Primo la rete e' extraterritoriale. Per cui quello che e' illecito nel tuo paese non lo e' nel mio e viceversa
Quindi e' assurdo opinare che la rete possa essere sottoposta a vincoli legislativi limitati al territorio
(ed oltretutto sappiamo bene che non funziona tale limite. Tecnicamente e' superabile con poco sforzo e quindi inapplicabile)
Secondo la rete (intesa come la maggior parte della gente la intende) e' solo un protocollo: un www od al massimo un http.
Nella volonta' legislativa di controllare la rete, in realta' si legge solo l'inutile sforzo di controllare uno od al massimo due protocolli di comunicazione.
Tutti gli altri protocolli sono ignorati. (telnet, gopher, FTP, ecc...)
Sempre IMHO bisogna rendersi conto che una attivita' repressiva, seppure stimolata dal piu' nobile degli intenti
(difendere i bambini, per esempio), se tecnicamente e' superabile, e' fallimentare.
Quindi o si crea un reato di opinione (cosa assolutamente in contrasto con i principi della democrazia)
per cui di fatto, indipendentemente dalla maniera in cui vengono diffusi i bit, sostenere
una tale cosa (esempio: la clitoridectomia non e' un principio coranico) e' reato, indipendentemente dalla cultura dello scrivente
ed indipendentemente dal fatto che questo scritto rispecchi la verita' o meno.
Oppure si DEVE accettare la multiforme varieta' della rete.
Ed ai bambini ci pensino i genitori.
Eppoi non capisco per quale motivo un bambino si deve attaccare alla rete. Non ha amici con cui giocare?
IMHO ogni tentativo di controllo della rete e' una jattura, non porta a risultati ed aumenta smplicemente l'elenco dei divieti inutili.

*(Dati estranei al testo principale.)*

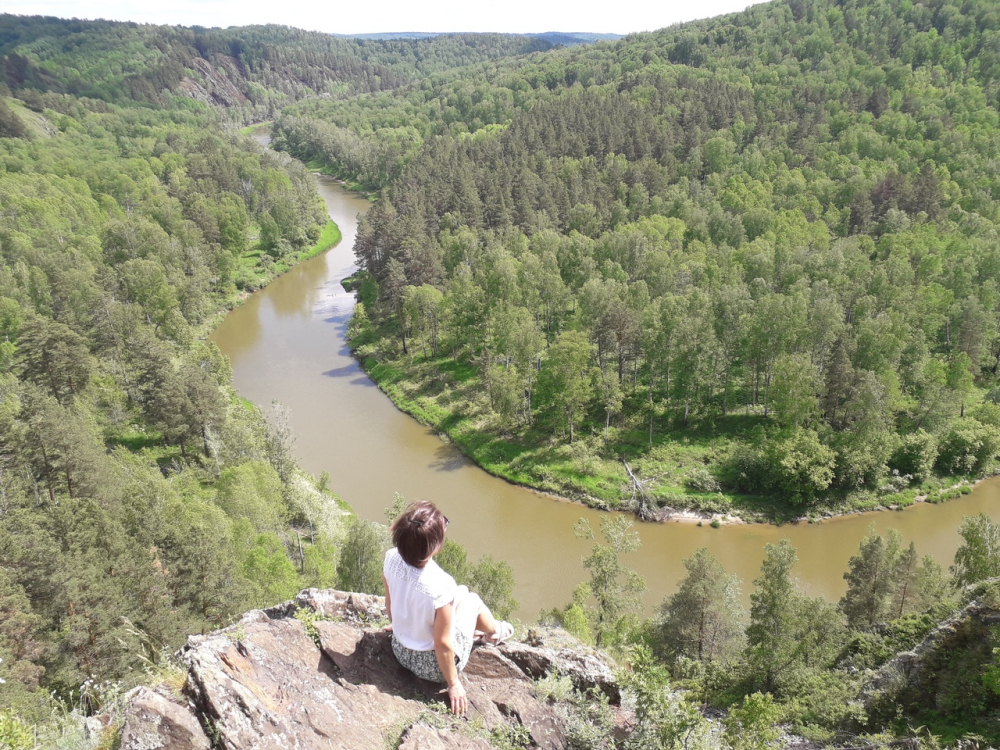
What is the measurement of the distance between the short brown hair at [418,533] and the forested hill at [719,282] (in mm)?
29357

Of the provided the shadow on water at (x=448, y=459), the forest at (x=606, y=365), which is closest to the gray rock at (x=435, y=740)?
the forest at (x=606, y=365)

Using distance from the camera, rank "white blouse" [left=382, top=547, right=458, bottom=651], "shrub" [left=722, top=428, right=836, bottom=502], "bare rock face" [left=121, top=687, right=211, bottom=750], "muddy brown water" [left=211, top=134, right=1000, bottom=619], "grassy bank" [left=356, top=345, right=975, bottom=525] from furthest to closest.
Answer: "grassy bank" [left=356, top=345, right=975, bottom=525] < "shrub" [left=722, top=428, right=836, bottom=502] < "muddy brown water" [left=211, top=134, right=1000, bottom=619] < "white blouse" [left=382, top=547, right=458, bottom=651] < "bare rock face" [left=121, top=687, right=211, bottom=750]

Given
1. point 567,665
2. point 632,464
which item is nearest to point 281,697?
point 567,665

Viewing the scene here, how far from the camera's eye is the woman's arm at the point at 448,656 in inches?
237

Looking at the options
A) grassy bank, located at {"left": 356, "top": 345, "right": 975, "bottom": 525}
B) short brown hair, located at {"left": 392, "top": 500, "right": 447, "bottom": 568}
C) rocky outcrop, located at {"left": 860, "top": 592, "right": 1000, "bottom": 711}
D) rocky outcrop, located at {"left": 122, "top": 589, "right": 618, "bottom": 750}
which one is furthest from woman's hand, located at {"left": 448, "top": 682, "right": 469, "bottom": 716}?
grassy bank, located at {"left": 356, "top": 345, "right": 975, "bottom": 525}

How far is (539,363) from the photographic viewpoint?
146ft

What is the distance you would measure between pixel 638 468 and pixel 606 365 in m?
10.2

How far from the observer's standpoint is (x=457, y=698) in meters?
6.45

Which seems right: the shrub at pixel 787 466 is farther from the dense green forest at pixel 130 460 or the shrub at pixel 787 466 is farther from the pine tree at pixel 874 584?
the dense green forest at pixel 130 460

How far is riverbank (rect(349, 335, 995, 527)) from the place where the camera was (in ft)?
109

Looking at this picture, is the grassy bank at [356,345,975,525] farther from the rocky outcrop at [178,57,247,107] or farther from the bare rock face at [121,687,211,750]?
the rocky outcrop at [178,57,247,107]

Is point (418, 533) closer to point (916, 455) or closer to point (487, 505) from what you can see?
point (487, 505)

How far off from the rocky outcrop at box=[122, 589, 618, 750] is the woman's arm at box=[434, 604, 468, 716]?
258 millimetres

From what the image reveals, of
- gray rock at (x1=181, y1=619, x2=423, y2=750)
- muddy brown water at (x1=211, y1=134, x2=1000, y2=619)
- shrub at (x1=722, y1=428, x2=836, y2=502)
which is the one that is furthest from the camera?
shrub at (x1=722, y1=428, x2=836, y2=502)
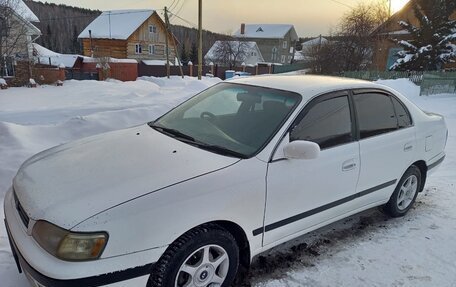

Io non credo ad un governo che punisce le
consuetudini popolari. Tale governo e' fallimentare e la storia lo dimostra.
Quindi io credo che sia corretto ANCHE difendere la liberta' di espressione
di chi non ci garba, fosse anche forza nuova o peggio.
Ovviamente mi riferisco esclusivamente alla rete.
Se qualcuno inizia a picchiare o ad aggredire fisicamente
AL DI FUORI della rete, come Smokher ci racconta stia avvenendo a Roma
Be, li il discorso cambia.
Faccio una ultima personale considerazione a questo proposito.
IMHO nel momento in cui qualcuno ti aggredisce (fisicamente e fuori dalla rete)
per il semplice motivo che non assomigli a quello che
per questo qualcuno e' "giusto"
Hai due possibilita'
La prima:
Li prendi uno per uno e li marmelli in un vicolo
senza il branco sono tutti vigliacchi.
La seconda: ti fai coraggio e vai tu da loro
e gli spieghi le cose come stanno. Magari sempre uno per uno.
Certo la seconda ipotesi e' la piu' difficile.